The Ford 2000 restructuring of former CEO Alex Trotman was supposed to generate a portfolio of global vehicles, but that plan also failed (see story, Page 30).
It's Kuzak's job to make it work this time. Mulally, who calls Kuzak "our hero," picked him last December to be global product chief. Currently, Kuzak is trying to weave together the company's product plan. He says he will establish more global vehicle teams like the one set up for the B-car.
Once Kuzak figures out how to harmonize Ford's product plans, it will be up to two Brits - Smith and U.S. design chief Peter Horbury - to create a global look for the Ford brand. It could take as long as seven years.
"At the moment, you wouldn't know that the S-Max is related to the Ford F-150 truck," Smith says. "You wouldn't know that (a European Ford) is related to a Fusion. That's what Mulally is asking us to address."

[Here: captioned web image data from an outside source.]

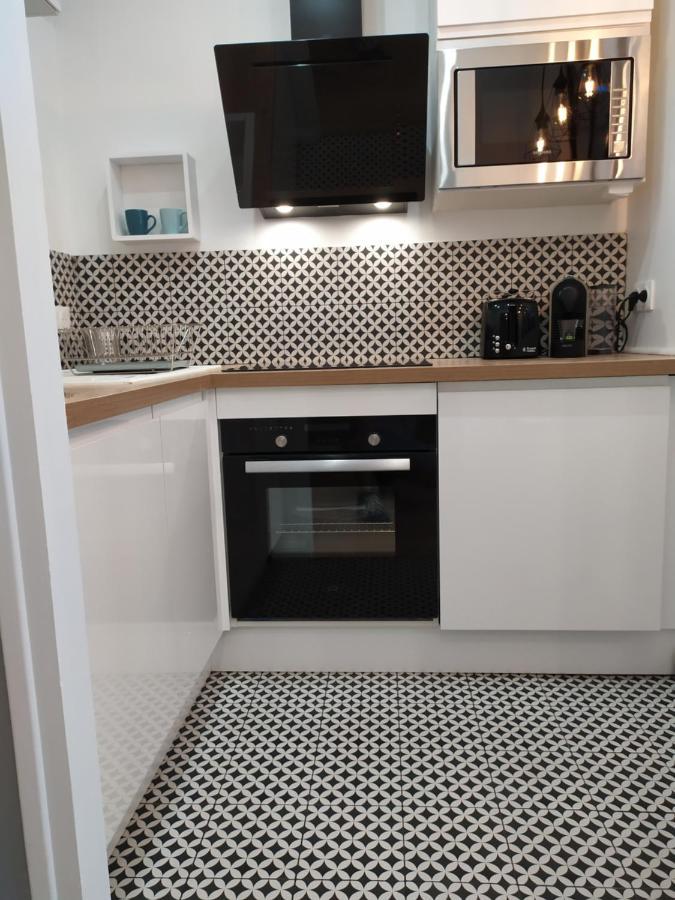Les Loges De Montauban Apartment Bagian luar foto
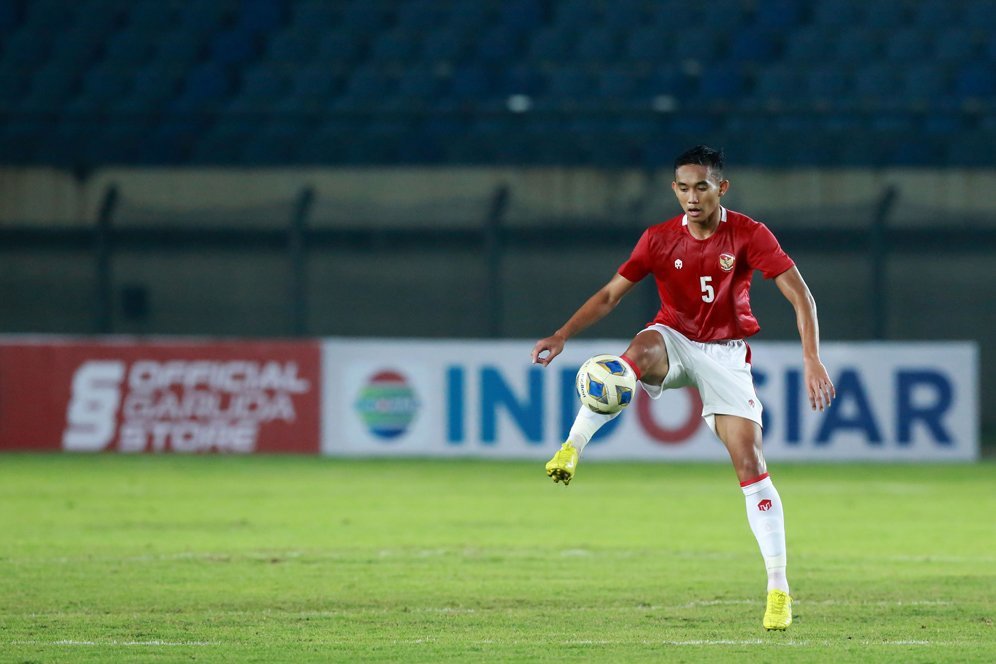 Rizky Ridho Jadi Cadangan Timnas Indonesia di Piala AFF 2022, Pelatih Persebaya Buka Suara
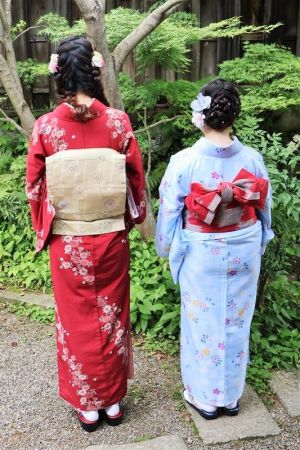 名古屋帯プラン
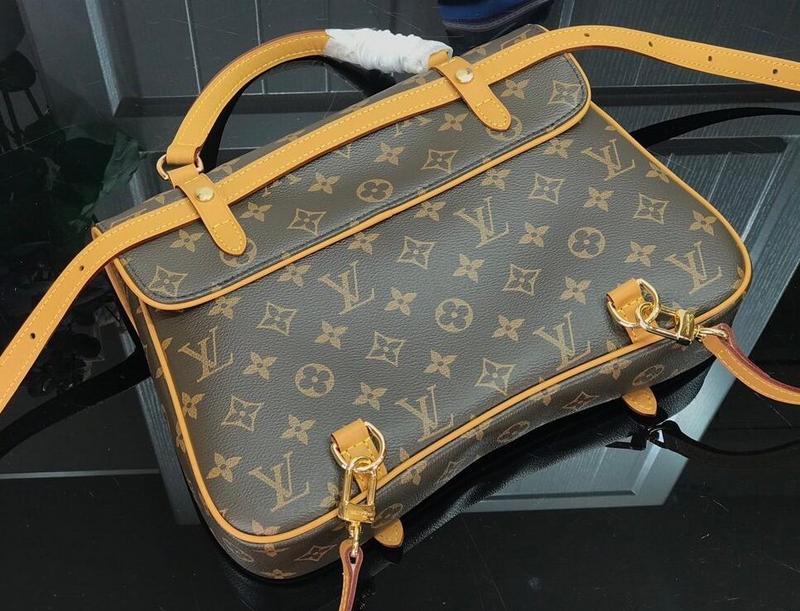 Ava’s Mode - LOV Bags - 2744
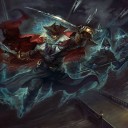 【大会】武蔵シールド戦　前方注意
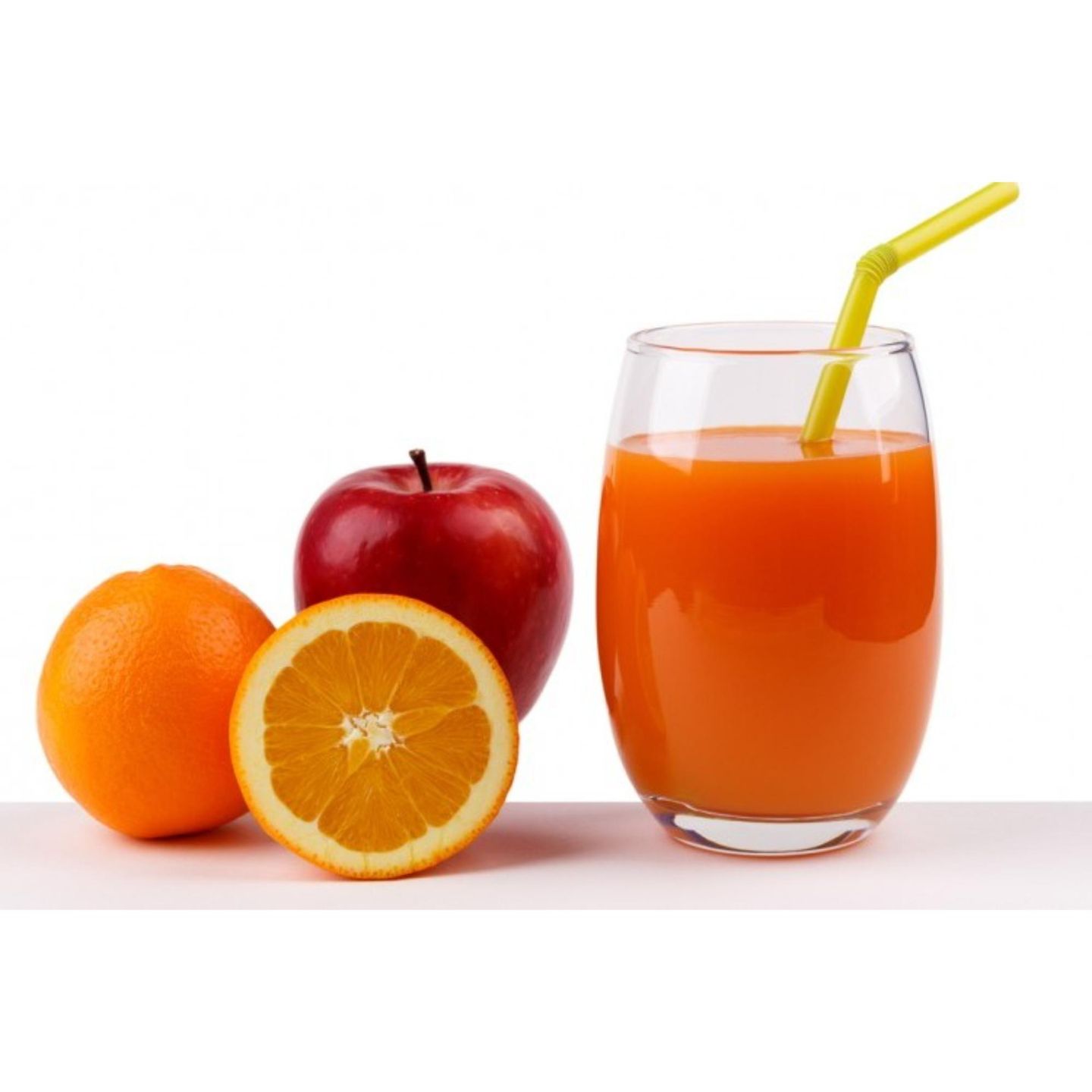 Orange Mechanics - Medium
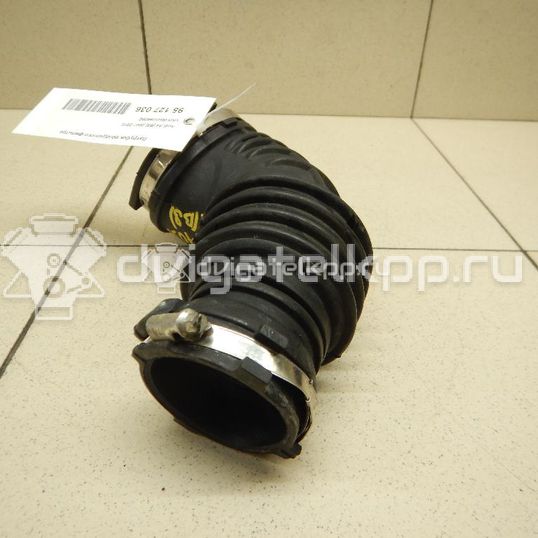 Фото Патрубок воздушного фильтра для двигателя CDHB для Audi A5 / A4 160 л.с 16V 1.8 л бензин 06H129629E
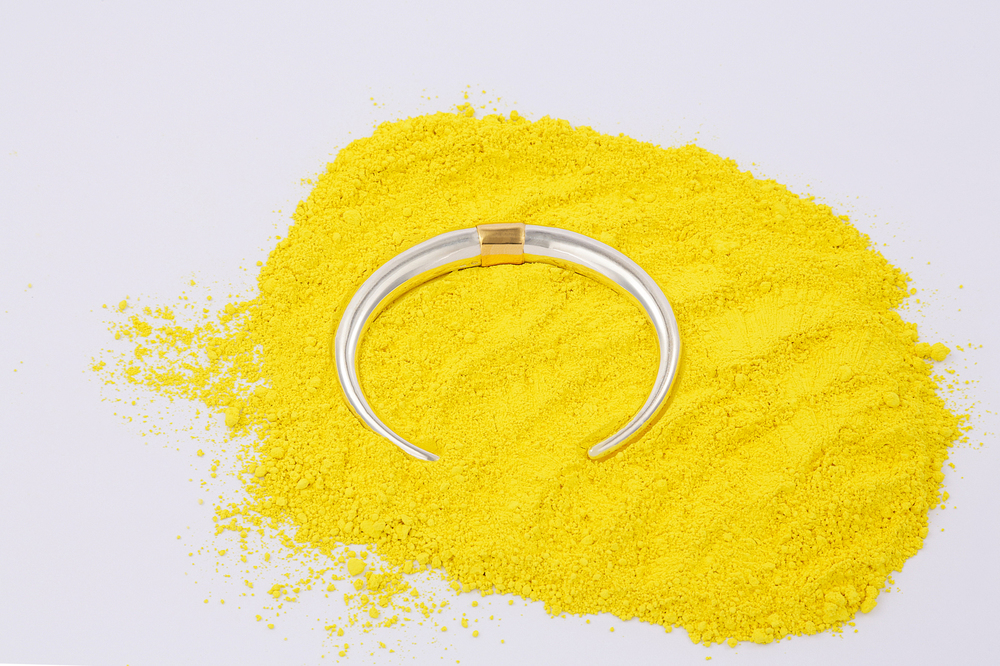 Corne Bracelet Argt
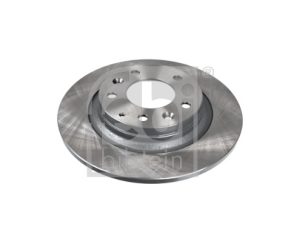 Disc frana FEBI BILSTEIN 108379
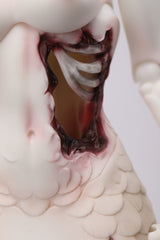 DollZone 1/4 BJD Mermaid BJD Accessories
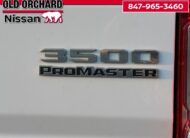 2023 Ram ProMaster 3500 High Roof Van Extended Cargo Van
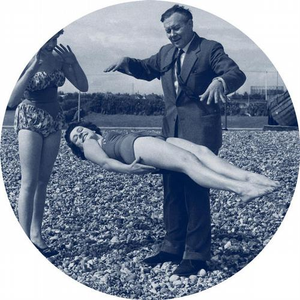 Levitate (Original Mix)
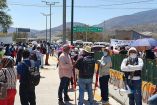 El secretario de Educación de Guerrero llamó a los maestros a evitar bloqueos. (Ángel Galeana)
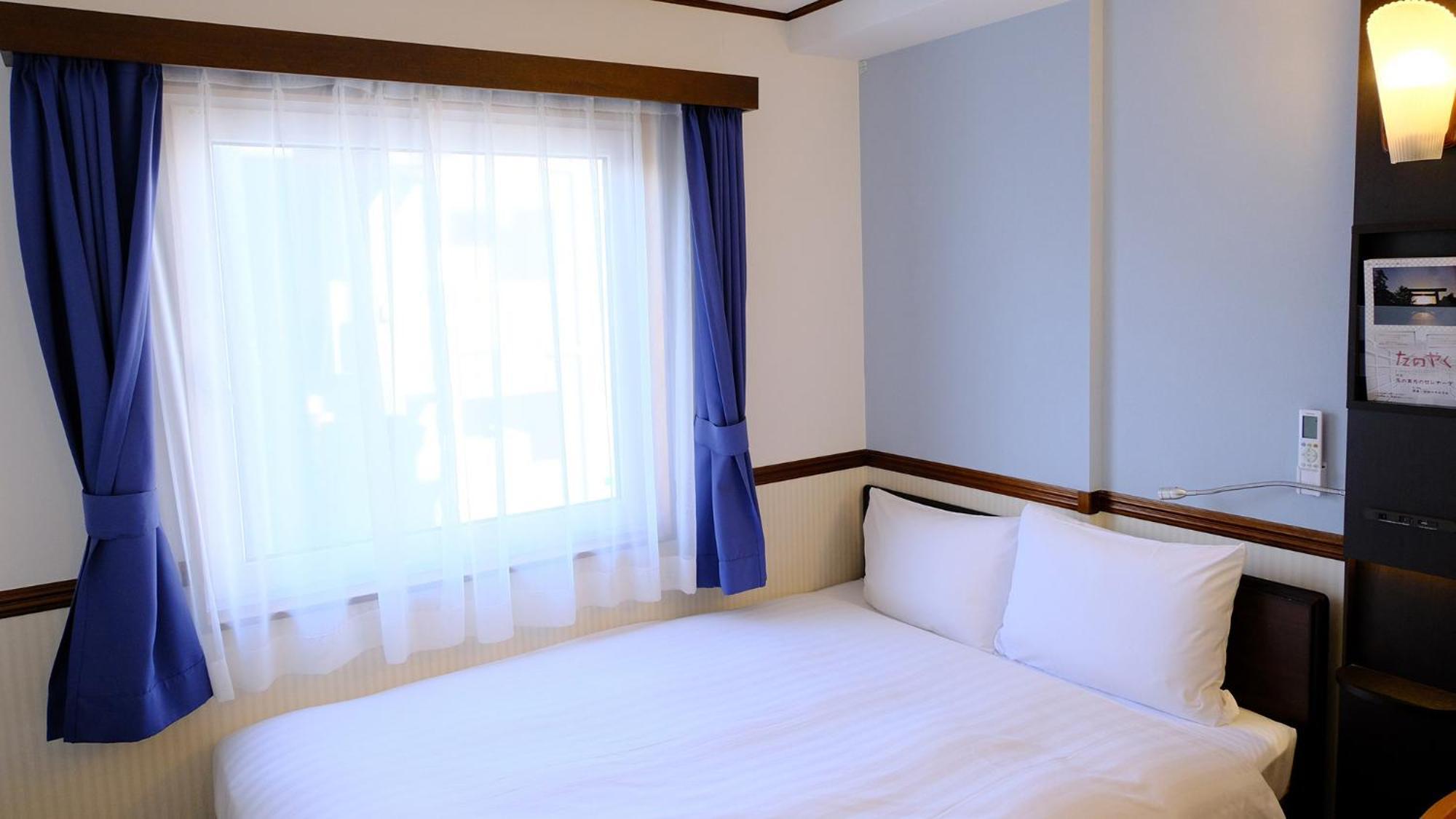 Toyoko Inn Tokyo Nihombashi Zeimusho Mae Exterior photo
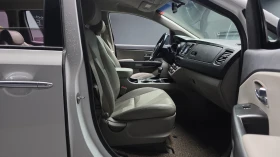 Kia Carnival LUXURY 2.2* ПОДГРЕВ ВОЛАН/СЕДАЛКИ* hellascars.bg, снимка 13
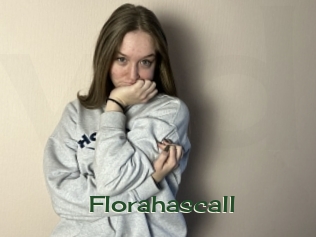 Florahascall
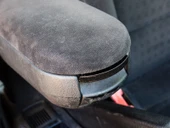 Byr3D Volkswagen Mk4 Kolçak Kapak Düğmesi T2492348 Sadece Plastik Aparattır - 3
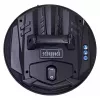 Scheppach DC100 συσκευή απορρόφησης σκόνης, 65 l, 1200 W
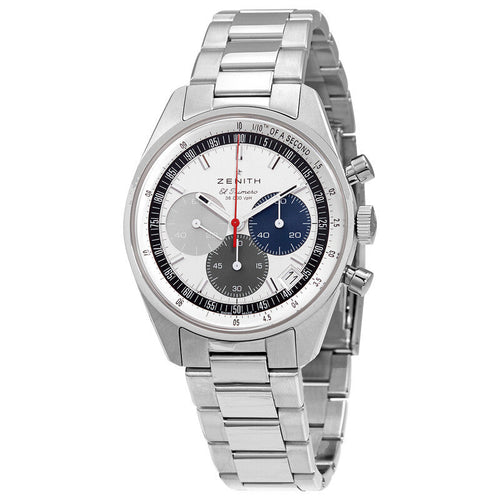 Zenith 03.3200.3600/69.M3200 Chronomaster Automatic Original Men's Watch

For the moment, Horbury is sticking with "Red, White and Bold," a look that features the familiar chrome three-bar grille on the Fusion and Edge. Horbury has earned good reviews for the clean lines of the Edge crossover and the Flex not-really-a-minivan, which goes on sale in 2008.
But Horbury's Red, White and Bold has little in common with Smith's kinetic design. Smith says it's still early; they'll work it out. It's too early to say how kinetic design will influence the next generation of vehicles, he admits: "We don't exactly know how to do it yet."
Smith says the "overriding influence" on Ford's global vehicle programs will come from "the markets where that look is having a huge success." Ford's next generation of vehicles will be designed where they are engineered, he says. For small and mid-sized cars such as the Focus and Fusion, European designers likely will have a big say.
But different regions won't get identical cars. With the coming B-car, for example, Europe will get a hatchback while the United States and China get sedans. Like handbag designers, Ford will customize colors, materials and finishes to fit local tastes.
When the B-car debuts, it will provide important clues to Ford's worldwide design direction. Until then, Ford watchers will have to ponder a woman's handbag as if it were some sort of Zen aphorism.